**What to produce**
Among the entries below, find the lines with the word "burst" and copy them.

**Excerpted records**

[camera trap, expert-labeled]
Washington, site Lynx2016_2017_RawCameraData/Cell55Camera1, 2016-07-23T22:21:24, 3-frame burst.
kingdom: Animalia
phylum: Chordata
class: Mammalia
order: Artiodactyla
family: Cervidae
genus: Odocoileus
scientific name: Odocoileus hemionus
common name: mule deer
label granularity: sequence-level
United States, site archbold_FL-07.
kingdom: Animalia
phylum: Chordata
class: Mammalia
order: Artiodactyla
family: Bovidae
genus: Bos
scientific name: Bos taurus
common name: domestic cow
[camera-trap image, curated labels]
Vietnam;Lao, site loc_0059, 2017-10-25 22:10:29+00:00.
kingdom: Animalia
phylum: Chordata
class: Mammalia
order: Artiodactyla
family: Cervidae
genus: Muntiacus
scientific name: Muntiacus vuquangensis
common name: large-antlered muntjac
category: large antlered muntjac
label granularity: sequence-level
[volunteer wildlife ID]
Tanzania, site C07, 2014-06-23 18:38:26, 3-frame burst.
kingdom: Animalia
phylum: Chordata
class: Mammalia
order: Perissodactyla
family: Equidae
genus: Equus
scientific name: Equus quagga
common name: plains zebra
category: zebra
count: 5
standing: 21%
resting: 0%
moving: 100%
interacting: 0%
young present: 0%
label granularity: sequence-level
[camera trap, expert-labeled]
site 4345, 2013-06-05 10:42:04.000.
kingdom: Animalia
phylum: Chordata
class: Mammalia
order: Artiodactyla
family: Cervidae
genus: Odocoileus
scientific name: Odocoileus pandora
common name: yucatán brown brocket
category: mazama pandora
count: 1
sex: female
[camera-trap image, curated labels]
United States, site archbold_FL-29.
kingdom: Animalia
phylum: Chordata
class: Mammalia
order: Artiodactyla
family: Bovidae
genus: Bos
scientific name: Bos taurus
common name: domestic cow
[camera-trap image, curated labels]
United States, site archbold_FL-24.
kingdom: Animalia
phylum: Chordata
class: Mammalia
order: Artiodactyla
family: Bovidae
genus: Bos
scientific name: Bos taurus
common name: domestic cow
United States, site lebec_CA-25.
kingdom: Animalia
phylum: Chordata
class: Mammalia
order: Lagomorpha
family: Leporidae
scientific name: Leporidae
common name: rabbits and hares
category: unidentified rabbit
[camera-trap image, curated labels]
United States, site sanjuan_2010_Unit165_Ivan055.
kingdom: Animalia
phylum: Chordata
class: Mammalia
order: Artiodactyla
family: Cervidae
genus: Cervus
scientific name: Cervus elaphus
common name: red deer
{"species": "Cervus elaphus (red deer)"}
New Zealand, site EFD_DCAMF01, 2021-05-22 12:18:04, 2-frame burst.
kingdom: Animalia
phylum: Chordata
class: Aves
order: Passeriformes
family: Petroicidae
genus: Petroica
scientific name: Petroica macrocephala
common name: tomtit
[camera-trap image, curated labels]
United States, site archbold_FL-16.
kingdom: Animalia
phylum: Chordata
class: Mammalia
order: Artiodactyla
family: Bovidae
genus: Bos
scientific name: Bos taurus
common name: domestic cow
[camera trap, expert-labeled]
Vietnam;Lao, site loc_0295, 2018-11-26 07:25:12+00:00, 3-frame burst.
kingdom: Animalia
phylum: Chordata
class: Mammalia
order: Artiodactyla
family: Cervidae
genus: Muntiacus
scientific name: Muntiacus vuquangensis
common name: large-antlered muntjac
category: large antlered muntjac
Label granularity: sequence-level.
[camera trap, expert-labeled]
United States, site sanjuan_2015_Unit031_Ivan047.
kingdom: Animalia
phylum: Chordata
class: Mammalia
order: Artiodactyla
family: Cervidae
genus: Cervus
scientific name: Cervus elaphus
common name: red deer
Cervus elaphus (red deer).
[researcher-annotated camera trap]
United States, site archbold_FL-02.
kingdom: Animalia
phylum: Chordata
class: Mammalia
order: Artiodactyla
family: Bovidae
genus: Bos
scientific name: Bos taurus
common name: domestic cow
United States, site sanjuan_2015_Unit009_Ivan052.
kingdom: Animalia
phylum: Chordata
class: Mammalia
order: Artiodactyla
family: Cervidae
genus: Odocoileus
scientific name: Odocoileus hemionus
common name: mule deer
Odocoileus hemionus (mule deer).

**Completed task**
Washington, site Lynx2016_2017_RawCameraData/Cell55Camera1, 2016-07-23T22:21:24, 3-frame burst.
Tanzania, site C07, 2014-06-23 18:38:26, 3-frame burst.
New Zealand, site EFD_DCAMF01, 2021-05-22 12:18:04, 2-frame burst.
Vietnam;Lao, site loc_0295, 2018-11-26 07:25:12+00:00, 3-frame burst.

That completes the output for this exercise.